Ukraine and Estonia currently face the most palpable threat from the Russia that has finally dropped its mask in Georgia during the past three weeks. With Russian annexation of Abkhazia and South Ossetia probably a short way off, Estonia’s former ambassador to Moscow has commented that Estonia may be the next object of Russia’s experiments with Western tolerance of aggression, which he thinks may include energy blackmail and the use of an internal fifth column. If NATO were to react swiftly in the case of Russian military action and were to mount large-scale operations in Estonia, the attack would fail. He recommends the freezing of the Russian leadership’s bank accounts in Western countries, and the declaring of Russian government personnel as persona non grata.

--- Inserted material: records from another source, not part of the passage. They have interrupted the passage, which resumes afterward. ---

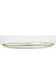 Fontaine Serving platter clear/gold 13.2x8x13.2 - The Perfect Gift Shop & Boutique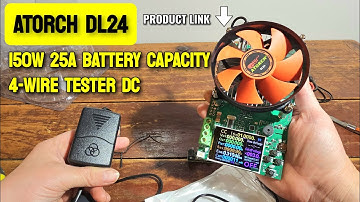 ATORCH DL24 150W 25A Battery Capacity Tester DC USB Lithium Discharge Monitor Power Supply Checker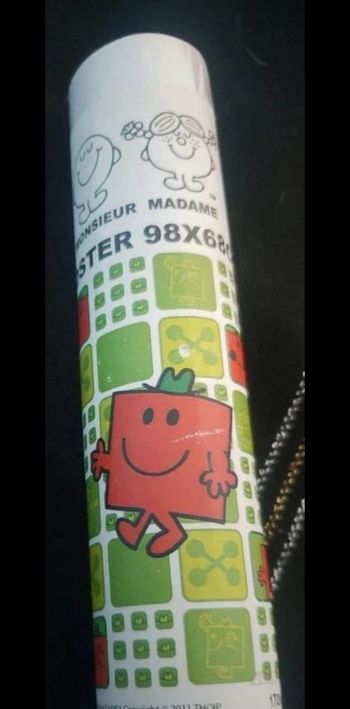 Poster enfant Mr Costaud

The good news is that the challenge outlined in the Washington Post article doesn’t really demand many new ideas on the part of the West – a revival of the policies of military and strategic containment that were developed during the Cold War would probably be sufficient, as the changes in Russia are superficial, and the Kremlin’s planning and thinking remain essentially the same as they were three decades ago. Even the military rhetoric and war hysteria propagated by Moscow in order to intimidate the West remain the same. And given the shakiness of Russia's "Empire" and the fragility of its borders, the threat that Russia poses may not be quite as formidable as some appear to believe. What is required, however, in view of the possibility that a crumbling structure can be more dangerous than a solid one, is a revitalizing of NATO’s original purpose, so that it once again becomes an effective tool for dealing with Russia’s aggressive ventures – and so that it is once again ready, as it was throughout the Cold War, to fight the real war which most people hope will not come.
For the bad news remains as bad as ever.